- From: David Gerard <dgerard@gmail.com>
- Date: Mon, 13 Jul 2009 13:09:02 +0100
2009/7/13 Jeff Walden <jwalden+whatwg at mit.edu>: > On 12.7.09 23:20, Ian Hickson wrote: >> If people really want to push >> Apple into supporting Theora, the best way to do it would be to just keep >> using it as if it was the common codec, and _not_ provide another fallback >> for<video>-supporting UAs -- then things would work fine it non-<video>- >> supporting UAs like IE (through fallback flash support inside<video>), >> and would work fine in Theora-supporting UAs, but Safari would be left in >> the cold. > I'm fine doing this for myself: partly because it's pressure on Apple; > perhaps mostly because I choose to make embedding videos that I can watch > in-browser easy for myself, and because I don't particularly care if some > portions of my audience are unable to see such videos and also choose not to > download a browser that will display them ("fallback" content provides a > download link -- I haven't made the effort to handle Safari4-sans-XiphQT > yet, see supra). ?That said, my position will be uncommon, and I'm not > particularly interested in making use of <video> right now harder for those > who don't share it -- even if it comes at the expense of added pressure on > Apple.
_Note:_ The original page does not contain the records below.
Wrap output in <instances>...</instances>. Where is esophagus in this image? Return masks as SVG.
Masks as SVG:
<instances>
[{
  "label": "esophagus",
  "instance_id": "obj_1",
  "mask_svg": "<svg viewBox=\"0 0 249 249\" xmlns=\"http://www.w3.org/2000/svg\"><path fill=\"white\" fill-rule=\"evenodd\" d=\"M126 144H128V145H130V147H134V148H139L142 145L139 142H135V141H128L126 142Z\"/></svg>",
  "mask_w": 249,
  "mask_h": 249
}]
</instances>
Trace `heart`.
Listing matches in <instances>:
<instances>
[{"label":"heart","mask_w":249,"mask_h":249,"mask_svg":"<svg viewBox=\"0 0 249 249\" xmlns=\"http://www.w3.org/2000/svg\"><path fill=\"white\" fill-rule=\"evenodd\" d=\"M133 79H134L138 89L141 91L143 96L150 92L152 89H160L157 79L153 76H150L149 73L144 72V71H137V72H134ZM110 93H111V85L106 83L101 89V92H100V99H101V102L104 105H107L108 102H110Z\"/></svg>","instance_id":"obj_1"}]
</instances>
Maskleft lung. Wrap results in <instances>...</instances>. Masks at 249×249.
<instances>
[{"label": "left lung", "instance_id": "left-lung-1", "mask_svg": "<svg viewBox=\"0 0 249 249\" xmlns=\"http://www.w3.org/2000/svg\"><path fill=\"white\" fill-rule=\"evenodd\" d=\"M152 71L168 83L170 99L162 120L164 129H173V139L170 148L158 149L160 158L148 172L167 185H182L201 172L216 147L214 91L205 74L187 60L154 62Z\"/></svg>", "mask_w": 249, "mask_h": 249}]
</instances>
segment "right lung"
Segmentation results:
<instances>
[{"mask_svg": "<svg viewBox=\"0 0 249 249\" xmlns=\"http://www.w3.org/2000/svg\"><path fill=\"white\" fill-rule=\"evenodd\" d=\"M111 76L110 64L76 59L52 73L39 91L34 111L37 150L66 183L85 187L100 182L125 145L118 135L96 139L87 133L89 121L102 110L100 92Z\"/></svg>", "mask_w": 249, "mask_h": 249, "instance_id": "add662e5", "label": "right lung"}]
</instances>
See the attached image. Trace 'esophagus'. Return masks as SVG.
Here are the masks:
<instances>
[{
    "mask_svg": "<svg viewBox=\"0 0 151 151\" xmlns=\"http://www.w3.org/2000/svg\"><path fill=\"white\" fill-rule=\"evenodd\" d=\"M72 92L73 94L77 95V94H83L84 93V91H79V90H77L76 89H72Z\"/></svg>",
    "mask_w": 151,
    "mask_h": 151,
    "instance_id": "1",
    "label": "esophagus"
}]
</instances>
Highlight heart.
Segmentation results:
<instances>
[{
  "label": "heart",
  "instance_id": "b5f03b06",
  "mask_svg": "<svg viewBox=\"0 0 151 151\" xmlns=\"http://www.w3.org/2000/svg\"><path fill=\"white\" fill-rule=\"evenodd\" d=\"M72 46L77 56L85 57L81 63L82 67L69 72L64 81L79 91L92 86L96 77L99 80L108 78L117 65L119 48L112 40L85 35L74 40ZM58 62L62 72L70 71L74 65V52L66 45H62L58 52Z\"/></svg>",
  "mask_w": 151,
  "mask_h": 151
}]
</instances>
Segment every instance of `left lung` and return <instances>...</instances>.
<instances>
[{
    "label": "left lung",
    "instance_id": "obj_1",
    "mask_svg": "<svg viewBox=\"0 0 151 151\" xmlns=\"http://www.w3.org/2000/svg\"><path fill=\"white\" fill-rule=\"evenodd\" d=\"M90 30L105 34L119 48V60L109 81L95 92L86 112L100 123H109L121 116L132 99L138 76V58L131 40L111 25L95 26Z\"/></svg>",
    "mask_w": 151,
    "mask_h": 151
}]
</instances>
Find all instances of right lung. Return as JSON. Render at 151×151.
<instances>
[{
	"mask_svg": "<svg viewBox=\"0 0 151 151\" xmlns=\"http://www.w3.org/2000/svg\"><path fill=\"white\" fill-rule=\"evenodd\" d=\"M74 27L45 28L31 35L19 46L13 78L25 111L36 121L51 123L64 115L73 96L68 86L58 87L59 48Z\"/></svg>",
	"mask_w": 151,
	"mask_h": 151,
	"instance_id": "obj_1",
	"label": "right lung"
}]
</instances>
In Wikimedia's case, we do care about the user experience, *but* will only be using Theora for the foreseeable future - H.264 is not an option. So browsers with Theora in <video> should Just Work, browsers without <video> will get the Java player or an in-browser plugin (and a note suggesting a browser that does Theora in <video>) and Safari is a nuisance because it's the exception and it *might* work but it *might* not and we have to reliably detect whether it does. (Presumably Apple would be happier with us suggesting XiphQT rather than suggesting Firefox!) iPhone Safari users (does iPhone Safari support <video> yet?) are, unfortunately, out in the cold until someone writes a Wikimedia client app that does Theora for them. That won't be us unless a volunteer steps up. Other phone users are likely out in the cold too (I don't know of any phones that support arbitrary Java applets in the browser). - d.